Seven in 10 workers in the UAE depend on their end-of-service gratuity payment to fund their retirement, a survey found.

The study from Old Mutual International and Quilter Cheviot shows that while in 2018 around 59% of respondents were relying on gratuity payments to fund their retirement, this has risen to 69% and represents a 10% jump in one year.

Despite this increased reliance, on average, workers are expecting to receive just AED 17,000 ($5,445) compared to an expected AED 21,600 ($5,880) a year ago. Around eight in 10 UAE workers believe they will receive this type of payment when leaving their company.

With expatriates typically staying in the UAE for much longer during their working careers, proper funding of a pension type arrangement is essential to assist employees with securing their financial future"

The surveys polled 130 residents who had a minimum of $50,000 (Dh183,640) invested in the stock market through a professional fund manager.

"The global retirement landscape is dramatically shifting from one where someone's retirement provision is the responsibility of businesses and the government to that of the individual," Paul Evans, head of region, Middle East & Africa, Old Mutual International, said.

"The fact that the average gratuity payment is now a relatively small figure is illustration of this change and it's worrying that 69% of those surveyed are either fully or partly relying on this payment for retirement. Financial advice is therefore essential as people are typically reliant on their gratuity to invest into a business or the stock market as part of a phased retirement plan. Getting good advice can help someone get the most from their money, which is particularly important when speaking about relatively modest sums," he added.

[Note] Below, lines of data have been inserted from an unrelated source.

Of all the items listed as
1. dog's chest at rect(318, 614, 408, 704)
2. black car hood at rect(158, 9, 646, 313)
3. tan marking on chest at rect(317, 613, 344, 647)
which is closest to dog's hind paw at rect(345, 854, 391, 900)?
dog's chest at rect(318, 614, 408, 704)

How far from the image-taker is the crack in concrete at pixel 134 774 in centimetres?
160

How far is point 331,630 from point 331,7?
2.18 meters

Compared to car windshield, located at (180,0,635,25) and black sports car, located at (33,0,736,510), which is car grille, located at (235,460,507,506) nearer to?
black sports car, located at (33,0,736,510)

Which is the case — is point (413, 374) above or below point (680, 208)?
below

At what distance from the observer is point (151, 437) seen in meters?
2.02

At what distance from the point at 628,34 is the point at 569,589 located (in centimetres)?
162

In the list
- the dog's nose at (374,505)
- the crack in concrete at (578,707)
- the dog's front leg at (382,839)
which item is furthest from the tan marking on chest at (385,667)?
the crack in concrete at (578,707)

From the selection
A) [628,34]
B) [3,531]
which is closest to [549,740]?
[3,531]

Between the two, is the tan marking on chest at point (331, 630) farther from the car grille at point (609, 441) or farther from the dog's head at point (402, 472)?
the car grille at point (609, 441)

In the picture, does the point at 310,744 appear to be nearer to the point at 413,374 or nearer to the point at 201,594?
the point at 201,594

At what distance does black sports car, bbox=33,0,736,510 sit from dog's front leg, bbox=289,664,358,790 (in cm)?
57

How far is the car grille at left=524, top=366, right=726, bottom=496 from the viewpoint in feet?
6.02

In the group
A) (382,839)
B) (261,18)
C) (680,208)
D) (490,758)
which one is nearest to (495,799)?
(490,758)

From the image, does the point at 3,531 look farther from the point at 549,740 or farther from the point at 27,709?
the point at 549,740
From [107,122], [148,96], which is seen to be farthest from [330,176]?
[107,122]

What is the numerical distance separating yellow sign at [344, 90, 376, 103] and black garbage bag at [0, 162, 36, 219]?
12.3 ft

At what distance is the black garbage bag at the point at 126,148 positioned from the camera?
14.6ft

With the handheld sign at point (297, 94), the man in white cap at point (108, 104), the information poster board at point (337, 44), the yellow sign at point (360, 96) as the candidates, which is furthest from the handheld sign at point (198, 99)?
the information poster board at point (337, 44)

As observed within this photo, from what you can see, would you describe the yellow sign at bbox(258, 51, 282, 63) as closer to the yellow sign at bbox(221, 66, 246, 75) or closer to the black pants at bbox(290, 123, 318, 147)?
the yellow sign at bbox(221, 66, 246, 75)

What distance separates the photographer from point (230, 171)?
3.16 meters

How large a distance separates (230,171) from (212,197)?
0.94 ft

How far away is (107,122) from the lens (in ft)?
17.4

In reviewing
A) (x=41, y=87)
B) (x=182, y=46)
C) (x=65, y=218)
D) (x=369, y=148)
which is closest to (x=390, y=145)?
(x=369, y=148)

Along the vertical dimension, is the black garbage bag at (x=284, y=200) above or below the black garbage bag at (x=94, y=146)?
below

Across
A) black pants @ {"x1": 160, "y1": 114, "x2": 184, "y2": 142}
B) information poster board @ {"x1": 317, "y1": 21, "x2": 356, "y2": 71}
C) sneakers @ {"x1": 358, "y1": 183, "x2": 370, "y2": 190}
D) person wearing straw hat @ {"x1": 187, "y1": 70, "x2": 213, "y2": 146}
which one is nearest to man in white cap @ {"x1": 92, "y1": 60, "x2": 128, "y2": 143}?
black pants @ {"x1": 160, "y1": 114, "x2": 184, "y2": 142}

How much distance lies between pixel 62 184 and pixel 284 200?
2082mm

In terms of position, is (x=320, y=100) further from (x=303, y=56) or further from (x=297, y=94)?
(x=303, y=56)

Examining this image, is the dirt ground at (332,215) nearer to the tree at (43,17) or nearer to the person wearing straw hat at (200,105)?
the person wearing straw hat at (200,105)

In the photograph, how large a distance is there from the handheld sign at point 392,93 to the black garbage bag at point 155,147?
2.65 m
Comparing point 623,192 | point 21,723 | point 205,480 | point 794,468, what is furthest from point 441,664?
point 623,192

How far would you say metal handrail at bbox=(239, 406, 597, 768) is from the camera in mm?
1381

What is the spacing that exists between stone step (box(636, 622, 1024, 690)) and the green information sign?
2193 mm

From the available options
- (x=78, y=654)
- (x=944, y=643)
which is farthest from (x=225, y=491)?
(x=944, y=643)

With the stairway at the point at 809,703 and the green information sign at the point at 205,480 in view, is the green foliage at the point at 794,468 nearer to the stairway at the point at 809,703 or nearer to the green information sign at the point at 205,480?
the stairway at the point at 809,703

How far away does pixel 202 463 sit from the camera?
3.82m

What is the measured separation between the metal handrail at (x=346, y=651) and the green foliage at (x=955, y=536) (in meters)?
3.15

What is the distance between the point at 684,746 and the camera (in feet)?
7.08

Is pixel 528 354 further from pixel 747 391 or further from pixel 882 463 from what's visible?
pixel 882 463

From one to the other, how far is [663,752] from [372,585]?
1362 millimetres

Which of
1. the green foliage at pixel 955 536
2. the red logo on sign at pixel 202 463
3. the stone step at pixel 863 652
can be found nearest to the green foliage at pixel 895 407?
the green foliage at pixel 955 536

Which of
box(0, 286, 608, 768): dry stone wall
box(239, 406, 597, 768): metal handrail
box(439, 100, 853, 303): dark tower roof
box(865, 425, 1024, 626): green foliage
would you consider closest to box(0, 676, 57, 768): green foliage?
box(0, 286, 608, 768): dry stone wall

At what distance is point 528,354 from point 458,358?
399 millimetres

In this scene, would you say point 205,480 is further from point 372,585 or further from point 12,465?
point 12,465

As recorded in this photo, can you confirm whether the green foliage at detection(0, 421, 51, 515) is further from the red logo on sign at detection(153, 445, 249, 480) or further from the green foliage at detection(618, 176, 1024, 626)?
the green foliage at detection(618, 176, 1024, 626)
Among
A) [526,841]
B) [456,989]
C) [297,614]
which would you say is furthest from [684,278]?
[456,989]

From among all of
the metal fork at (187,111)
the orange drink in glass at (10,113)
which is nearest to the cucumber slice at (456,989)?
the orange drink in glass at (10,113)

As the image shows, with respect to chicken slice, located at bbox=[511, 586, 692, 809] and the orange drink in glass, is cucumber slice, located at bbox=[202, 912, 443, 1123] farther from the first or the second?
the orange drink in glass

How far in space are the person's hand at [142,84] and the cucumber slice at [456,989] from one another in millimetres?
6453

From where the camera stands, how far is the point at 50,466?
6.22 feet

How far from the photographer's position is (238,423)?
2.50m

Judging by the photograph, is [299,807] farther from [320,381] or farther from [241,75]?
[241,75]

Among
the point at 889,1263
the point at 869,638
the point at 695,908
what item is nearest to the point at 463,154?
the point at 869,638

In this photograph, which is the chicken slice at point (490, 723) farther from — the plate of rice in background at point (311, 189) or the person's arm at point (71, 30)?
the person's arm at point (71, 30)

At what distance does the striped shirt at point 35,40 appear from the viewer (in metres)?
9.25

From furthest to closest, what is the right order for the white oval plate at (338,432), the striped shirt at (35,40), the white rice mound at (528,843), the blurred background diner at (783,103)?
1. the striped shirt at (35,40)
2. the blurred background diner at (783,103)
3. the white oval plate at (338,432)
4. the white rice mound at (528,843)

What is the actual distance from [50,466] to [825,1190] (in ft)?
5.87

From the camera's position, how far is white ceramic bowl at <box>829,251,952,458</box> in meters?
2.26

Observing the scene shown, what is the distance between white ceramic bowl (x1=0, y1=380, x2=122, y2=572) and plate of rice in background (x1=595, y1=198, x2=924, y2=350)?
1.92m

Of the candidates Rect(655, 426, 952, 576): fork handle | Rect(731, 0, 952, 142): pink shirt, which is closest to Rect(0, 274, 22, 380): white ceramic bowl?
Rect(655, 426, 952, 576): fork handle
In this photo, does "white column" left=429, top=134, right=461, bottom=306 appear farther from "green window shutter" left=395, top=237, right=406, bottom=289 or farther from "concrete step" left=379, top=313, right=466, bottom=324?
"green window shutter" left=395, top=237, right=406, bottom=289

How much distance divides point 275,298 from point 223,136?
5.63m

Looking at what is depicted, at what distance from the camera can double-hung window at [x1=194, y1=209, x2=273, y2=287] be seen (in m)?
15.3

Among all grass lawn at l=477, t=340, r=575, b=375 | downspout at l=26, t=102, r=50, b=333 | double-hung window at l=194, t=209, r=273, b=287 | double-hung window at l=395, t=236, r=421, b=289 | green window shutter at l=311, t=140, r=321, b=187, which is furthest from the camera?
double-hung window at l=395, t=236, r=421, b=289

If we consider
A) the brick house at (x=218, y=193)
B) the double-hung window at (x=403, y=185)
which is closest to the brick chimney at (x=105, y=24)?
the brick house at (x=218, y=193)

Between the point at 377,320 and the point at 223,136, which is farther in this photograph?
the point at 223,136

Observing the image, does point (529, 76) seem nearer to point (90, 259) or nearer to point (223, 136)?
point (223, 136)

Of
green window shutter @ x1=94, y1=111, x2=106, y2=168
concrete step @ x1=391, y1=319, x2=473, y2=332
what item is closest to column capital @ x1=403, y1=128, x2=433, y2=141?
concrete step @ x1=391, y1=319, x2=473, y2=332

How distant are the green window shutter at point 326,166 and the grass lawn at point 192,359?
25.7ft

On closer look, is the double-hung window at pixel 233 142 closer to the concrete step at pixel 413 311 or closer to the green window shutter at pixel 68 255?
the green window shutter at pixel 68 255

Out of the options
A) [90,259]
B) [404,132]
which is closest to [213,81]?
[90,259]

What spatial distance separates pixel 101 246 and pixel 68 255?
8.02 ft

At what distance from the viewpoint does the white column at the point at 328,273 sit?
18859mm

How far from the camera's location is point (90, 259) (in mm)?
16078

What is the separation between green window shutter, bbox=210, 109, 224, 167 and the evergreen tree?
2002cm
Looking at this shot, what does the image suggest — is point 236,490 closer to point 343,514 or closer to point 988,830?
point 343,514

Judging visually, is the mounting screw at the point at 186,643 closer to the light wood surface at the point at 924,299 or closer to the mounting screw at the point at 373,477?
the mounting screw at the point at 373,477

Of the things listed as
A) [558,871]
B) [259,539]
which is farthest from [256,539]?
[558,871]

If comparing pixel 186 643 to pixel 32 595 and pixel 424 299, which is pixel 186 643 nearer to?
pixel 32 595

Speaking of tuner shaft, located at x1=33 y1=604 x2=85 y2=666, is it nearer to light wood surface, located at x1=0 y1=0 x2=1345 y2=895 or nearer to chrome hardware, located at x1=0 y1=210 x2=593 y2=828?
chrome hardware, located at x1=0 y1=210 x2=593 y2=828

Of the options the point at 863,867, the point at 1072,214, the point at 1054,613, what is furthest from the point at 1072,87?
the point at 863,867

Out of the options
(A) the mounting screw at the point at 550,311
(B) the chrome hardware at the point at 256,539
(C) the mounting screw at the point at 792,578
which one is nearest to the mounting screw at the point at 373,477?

The most popular use for the payment is to invest the money into a business (48%) followed by investing into the stock market (40%). In the 2018 survey, just 18% of people stated they would simply spend part of their gratuity and save the remainder, although for 2019 this has now risen to 31% and is the third most popular choice.

Mark Leale, head of Quilter Cheviot's Dubai office, added: "With expatriates typically staying in the UAE for much longer during their working careers, proper funding of a pension type arrangement is essential to assist employees with securing their financial future. It is encouraging that the DIFC are taking positive steps to protect employees' future benefits, providing a facility for them to make additional voluntary contributions and all within a well-governed environment." 

"Careful consideration needs to be given to suitable investments, particularly as employees move from a defined benefit environment to one in which their benefits are no longer guaranteed. Here, the investment experience and knowledge of employees will come into play and a degree of financial education will be essential to ensure that these individuals make appropriate choices."

The UAE government is considering an overhaul of the current system to accommodate longer stays and more closely align local laws with global retirement savings plans.